Antwortlich Ihrer geehrter Zuschrift vom 4 d Ms erlaube ich mir Ihnen folgende, für Sie gewiß sehr interessante Enthüllungen zu machen.

Der Titel unserer Freischütz-Partitur* lautet.

Der Freyschütze
Romantische Oper in 3 Aufzügen. Gedicht von Fried Kind
Music v. Carl Maria v Weber.

13. ist die Arie d. Ännchen Einst träumte meiner selg Base.

Im Finale III Lautet es nach den Worten Ottokars Fort mit das Scheusal in die Wolfschlucht! folgendermaßen.

Max.     Herr Unwerth bin ich Eurer Gnade
     Des Todten Trug verlockte mich
     Aus Liebe wählt ich finstre Pfade
     Daß ich von Recht u Tugend wich!


Hierauf singt eine mit Hugo bezeichnete Person, jedenfalls aber ist Ottokar gemeint.
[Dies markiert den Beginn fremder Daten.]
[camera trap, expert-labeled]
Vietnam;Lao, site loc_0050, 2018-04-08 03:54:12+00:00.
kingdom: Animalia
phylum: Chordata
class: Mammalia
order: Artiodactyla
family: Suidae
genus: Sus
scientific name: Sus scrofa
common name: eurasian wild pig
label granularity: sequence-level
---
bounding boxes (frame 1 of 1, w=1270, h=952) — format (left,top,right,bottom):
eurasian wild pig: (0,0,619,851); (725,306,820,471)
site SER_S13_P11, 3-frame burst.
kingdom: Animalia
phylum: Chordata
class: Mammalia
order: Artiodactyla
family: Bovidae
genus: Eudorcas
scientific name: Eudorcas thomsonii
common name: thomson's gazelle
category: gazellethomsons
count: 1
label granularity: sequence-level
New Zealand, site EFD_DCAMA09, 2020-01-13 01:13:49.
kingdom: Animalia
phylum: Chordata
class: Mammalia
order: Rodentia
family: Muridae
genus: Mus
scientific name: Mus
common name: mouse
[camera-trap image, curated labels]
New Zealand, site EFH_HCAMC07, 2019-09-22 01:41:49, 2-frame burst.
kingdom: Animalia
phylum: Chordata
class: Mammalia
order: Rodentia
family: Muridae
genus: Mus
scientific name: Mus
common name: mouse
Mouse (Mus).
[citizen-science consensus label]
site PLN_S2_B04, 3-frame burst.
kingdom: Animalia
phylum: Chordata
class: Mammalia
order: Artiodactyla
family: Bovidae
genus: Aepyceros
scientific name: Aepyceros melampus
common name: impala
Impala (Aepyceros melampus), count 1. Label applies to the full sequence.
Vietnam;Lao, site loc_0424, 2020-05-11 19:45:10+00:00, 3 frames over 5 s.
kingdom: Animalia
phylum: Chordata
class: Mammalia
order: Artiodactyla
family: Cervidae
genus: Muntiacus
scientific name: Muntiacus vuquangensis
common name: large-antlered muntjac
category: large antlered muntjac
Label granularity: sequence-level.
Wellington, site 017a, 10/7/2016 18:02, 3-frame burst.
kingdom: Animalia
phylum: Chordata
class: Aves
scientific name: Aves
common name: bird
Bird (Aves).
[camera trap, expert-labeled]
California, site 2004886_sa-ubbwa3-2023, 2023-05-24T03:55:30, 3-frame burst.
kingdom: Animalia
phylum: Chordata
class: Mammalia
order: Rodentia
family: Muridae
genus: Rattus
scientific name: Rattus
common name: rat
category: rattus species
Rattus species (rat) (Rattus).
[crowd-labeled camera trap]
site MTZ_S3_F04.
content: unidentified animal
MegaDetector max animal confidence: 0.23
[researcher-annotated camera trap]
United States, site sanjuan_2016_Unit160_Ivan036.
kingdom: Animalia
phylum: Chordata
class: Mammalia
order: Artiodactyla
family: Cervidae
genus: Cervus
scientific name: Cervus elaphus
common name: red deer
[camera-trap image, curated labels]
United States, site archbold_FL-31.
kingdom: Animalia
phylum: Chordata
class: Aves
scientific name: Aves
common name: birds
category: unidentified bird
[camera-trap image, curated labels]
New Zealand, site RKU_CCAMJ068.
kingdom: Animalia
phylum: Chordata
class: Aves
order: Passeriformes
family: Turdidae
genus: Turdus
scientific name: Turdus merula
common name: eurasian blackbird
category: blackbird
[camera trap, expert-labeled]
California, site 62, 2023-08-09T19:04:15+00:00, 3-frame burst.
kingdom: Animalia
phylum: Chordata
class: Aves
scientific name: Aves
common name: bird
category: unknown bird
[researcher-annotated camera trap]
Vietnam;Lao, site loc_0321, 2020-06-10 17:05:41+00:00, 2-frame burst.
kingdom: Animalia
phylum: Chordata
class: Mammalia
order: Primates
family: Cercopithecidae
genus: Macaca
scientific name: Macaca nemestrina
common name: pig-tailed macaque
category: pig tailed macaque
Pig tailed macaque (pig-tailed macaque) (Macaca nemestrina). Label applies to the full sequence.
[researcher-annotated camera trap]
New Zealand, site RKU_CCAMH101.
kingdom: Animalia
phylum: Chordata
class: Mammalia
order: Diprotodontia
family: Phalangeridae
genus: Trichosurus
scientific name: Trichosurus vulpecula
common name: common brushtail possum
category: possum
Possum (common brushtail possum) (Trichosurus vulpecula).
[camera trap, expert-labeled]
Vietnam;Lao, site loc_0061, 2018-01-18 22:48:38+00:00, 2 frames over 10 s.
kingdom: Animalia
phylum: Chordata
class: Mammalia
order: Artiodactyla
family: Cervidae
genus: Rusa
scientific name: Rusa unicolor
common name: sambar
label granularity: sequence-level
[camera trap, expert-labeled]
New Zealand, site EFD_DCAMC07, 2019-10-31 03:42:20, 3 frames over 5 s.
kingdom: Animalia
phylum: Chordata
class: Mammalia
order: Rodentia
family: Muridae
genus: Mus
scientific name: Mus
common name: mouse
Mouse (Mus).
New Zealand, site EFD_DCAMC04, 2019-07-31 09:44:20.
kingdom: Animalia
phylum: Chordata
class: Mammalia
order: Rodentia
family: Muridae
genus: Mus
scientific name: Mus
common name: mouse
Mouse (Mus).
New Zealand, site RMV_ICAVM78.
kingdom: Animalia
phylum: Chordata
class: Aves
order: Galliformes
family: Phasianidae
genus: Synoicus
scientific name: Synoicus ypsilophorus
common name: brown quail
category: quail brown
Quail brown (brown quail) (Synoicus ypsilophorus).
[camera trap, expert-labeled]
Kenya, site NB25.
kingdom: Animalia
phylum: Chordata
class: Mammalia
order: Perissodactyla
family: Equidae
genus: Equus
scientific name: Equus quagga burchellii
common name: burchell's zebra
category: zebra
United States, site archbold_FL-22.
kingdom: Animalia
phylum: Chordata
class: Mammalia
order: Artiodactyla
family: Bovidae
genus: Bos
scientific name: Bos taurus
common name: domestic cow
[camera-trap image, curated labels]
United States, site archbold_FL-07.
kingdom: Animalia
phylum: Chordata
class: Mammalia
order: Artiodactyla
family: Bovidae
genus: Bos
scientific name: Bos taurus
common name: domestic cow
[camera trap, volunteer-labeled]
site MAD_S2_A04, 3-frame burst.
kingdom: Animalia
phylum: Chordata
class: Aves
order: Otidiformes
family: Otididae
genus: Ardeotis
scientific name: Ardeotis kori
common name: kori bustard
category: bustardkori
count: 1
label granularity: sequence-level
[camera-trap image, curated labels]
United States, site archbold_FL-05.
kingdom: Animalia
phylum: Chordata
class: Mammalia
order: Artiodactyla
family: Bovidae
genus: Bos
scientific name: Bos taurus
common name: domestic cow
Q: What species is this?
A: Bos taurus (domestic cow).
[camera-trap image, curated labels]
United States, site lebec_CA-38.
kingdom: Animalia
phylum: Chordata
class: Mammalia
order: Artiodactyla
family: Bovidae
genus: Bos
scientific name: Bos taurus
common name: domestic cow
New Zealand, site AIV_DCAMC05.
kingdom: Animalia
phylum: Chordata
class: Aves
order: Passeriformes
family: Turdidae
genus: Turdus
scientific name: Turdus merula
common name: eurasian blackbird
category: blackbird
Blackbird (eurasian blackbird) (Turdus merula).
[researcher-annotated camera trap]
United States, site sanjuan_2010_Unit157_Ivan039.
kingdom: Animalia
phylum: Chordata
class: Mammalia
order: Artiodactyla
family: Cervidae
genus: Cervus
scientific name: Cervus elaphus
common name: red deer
Hugo. Was hier geschehn durchschaue ich
     Nie finde solcher Probeschuß mehr Statt
     Doch der der schwer gesündigt hat
     Sonst aber reinen Herzens war
     Vergönnt sei dir ein Probejahr
     Und bleibst du dann, wie man dich stets erfand |
     So werde dein Agathens Hand.

Max (zu Hugo) Die Zukunft soll mein Herz bewähren etc.

bis zum Tutti dann

Cuno. Doch jetzt erhebt Eure Blicke
     zu dem der Schirm der Unschuld war.

Hiernach fehlt die Parthie des Eremiten vollständig, und erscheint dieselbe als nachcomponirt*

Ob von C. M v Webers Hand Einzeichnungen sich vorfinden wenn auch der Anschein dafür spricht, indem sich eine Ähnlichkeit in der Handschrift zeigt nach dem Facsimile* auf der Partitur der Euryanthe welches lautet:

Zur Aufführung in dem Gesangverein des Herrn C Grebau
in Bremen

Dresden im Februar 1824.           Carl Maria v Weber*

Die Partituren „Oberon u. Euryanthe“ sind von einer Hand*, mit kräftigen Noten geschrieben. Die des Freischütz weniger starke. Jedenfalls erscheinen einige musikalische Bestimmungen von Webers Hand, wenn nicht alle, denn das Facsimile scheint sehr schnell geschrieben zu sein.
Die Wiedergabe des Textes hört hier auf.